On Symmetries of the Feinberg-Zee Random Hopping Matrix

TL;DR

This paper investigates the spectral properties of the Feinberg-Zee random hopping matrix, revealing explicit polynomial symmetries and their implications for the structure of its spectrum, including connections to Julia sets.

Contribution

The paper explicitly characterizes a class of polynomial symmetries of the matrix's spectrum, including Chebyshev-related polynomials, and explores their impact on spectral set topology.

Findings

Identifies a class of polynomials preserving the spectrum set.

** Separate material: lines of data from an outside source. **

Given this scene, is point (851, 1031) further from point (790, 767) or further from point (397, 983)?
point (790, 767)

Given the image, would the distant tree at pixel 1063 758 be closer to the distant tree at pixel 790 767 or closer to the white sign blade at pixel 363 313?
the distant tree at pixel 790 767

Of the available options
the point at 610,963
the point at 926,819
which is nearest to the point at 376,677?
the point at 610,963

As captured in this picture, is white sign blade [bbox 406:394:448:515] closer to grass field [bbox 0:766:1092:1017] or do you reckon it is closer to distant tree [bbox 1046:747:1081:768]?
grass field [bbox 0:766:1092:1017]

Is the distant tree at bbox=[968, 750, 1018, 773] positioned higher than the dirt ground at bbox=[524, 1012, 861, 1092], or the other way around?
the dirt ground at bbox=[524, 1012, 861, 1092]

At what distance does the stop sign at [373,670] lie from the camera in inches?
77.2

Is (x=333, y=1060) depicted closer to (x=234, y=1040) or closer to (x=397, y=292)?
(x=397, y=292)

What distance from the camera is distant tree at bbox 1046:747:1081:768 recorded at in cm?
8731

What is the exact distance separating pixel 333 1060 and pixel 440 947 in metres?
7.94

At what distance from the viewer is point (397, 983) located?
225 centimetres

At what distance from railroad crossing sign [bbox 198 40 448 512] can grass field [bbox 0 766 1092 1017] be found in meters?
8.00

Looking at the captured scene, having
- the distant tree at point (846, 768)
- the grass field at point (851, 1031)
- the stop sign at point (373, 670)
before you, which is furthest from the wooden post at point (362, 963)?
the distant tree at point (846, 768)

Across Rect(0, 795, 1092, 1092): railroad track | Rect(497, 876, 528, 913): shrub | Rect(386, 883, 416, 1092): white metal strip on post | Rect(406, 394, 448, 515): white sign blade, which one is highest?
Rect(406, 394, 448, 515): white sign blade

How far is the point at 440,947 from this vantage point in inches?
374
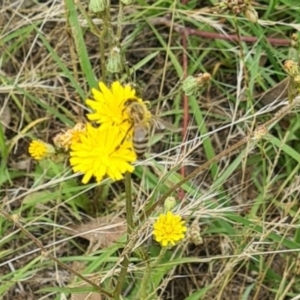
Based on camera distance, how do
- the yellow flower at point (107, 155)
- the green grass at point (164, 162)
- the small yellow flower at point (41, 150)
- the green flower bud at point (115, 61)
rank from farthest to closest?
the green grass at point (164, 162)
the small yellow flower at point (41, 150)
the green flower bud at point (115, 61)
the yellow flower at point (107, 155)

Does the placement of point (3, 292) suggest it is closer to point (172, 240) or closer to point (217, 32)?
point (172, 240)

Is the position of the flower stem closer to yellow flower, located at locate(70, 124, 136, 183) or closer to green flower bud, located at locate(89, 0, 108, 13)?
yellow flower, located at locate(70, 124, 136, 183)

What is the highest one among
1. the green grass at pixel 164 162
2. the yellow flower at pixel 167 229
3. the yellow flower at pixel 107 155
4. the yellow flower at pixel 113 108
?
the yellow flower at pixel 113 108

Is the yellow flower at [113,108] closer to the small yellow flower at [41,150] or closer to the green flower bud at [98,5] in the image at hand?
the green flower bud at [98,5]

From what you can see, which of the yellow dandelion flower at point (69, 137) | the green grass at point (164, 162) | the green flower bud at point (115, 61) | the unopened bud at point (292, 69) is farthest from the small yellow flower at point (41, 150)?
the unopened bud at point (292, 69)

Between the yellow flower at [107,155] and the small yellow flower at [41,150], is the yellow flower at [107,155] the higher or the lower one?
the higher one

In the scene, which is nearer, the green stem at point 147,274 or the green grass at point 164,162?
the green stem at point 147,274

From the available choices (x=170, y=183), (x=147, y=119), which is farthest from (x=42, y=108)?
(x=147, y=119)
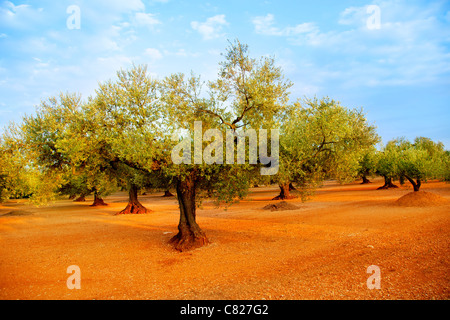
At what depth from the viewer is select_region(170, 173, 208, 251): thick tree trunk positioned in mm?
14539

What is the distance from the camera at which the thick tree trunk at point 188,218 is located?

Shows the spectrum's interior is dense and contains filled Julia sets.

Establishes connections between spectral symmetries and complex dynamics.

Abstract

In this paper we study the spectrum $\Sigma$ of the infinite Feinberg-Zee random hopping matrix, a tridiagonal matrix with zeros on the main diagonal and random $\pm 1$'s on the first sub- and super-diagonals; the study of this non-selfadjoint random matrix was initiated in Feinberg and Zee (Phys. Rev. E 59 (1999), 6433--6443). Recently Hagger (arXiv:1412.1937, Random Matrices: Theory Appl.}, {\bf 4} 1550016 (2015)) has shown that the so-called periodic part $\Sigma_\pi$ of $\Sigma$, conjectured to be the whole of $\Sigma$ and known to include the unit disk, satisfies $p^{-1}(\Sigma_\pi) \subset \Sigma_\pi$ for an infinite class $S$ of monic polynomials $p$. In this paper we make very explicit the membership of $S$, in particular showing that it includes $P_m(\lambda) = \lambda U_{m-1}(\lambda/2)$, for $m\geq 2$, where $U_n(x)$ is the Chebychev polynomial of the second kind of degree $n$. We also explore implications of these inverse polynomial mappings, for example showing that $\Sigma_\pi$ is the closure of its interior, and contains the filled Julia sets of infinitely many $p\in S$, including those of $P_m$, this partially answering a conjecture of the second author.